> [Data in this exercise]:
****************************************

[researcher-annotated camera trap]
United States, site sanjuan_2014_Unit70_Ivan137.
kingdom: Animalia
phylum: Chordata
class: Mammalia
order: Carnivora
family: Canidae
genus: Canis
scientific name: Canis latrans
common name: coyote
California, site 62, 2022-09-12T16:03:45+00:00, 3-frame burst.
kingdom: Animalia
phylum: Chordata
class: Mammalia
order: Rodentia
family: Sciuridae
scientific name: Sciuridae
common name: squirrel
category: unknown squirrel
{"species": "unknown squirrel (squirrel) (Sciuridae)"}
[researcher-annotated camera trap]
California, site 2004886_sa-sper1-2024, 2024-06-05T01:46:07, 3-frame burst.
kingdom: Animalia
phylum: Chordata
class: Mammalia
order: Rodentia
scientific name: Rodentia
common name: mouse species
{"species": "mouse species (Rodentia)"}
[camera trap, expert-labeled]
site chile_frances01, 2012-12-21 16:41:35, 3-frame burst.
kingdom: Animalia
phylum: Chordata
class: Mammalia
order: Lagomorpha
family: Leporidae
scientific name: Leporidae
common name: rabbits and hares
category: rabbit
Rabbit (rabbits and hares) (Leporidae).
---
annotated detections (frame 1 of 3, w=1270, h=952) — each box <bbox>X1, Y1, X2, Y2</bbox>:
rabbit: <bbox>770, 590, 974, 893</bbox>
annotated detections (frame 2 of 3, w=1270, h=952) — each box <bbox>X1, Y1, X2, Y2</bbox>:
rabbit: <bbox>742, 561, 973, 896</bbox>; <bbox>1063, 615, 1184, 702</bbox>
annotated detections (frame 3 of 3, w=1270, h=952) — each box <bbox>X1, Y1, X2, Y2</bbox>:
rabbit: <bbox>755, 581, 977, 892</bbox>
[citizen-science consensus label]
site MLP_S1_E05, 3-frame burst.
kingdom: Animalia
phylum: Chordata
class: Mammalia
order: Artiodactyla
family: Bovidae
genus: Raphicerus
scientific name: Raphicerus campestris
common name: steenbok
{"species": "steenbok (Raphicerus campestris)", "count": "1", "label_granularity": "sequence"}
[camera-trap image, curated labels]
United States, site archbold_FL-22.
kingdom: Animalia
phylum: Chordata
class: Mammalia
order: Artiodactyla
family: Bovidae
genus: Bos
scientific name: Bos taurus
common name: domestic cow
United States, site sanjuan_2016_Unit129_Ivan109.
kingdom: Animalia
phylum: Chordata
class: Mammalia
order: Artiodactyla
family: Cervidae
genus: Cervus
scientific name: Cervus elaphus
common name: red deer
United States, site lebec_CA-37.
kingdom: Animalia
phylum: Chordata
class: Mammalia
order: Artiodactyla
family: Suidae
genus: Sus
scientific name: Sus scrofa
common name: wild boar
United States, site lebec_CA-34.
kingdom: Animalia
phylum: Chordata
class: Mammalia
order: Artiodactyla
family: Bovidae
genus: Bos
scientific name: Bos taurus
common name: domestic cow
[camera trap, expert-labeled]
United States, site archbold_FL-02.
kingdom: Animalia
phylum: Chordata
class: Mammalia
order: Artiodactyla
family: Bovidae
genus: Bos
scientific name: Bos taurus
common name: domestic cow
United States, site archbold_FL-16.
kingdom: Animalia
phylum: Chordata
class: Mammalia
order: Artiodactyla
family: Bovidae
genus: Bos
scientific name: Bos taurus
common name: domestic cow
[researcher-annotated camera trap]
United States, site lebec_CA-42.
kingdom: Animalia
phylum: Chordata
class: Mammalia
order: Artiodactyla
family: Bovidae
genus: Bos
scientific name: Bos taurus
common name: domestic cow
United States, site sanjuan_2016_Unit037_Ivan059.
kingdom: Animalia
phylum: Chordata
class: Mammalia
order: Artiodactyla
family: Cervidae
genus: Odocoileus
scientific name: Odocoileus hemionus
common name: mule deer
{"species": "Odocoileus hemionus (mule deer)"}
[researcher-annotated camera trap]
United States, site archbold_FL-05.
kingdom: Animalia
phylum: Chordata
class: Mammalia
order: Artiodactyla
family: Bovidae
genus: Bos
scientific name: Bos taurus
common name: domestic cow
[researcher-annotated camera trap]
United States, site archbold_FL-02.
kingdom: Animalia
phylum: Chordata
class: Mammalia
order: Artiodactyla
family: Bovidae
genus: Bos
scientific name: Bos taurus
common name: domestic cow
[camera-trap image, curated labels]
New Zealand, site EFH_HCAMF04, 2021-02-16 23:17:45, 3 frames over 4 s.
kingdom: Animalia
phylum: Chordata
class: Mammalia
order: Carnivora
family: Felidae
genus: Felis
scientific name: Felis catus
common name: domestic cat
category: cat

****************************************

> [Task instructions]:
From the data above, copy each line where the string "steenbok" appears.

> [Result of this exercise]:
common name: steenbok
{"species": "steenbok (Raphicerus campestris)", "count": "1", "label_granularity": "sequence"}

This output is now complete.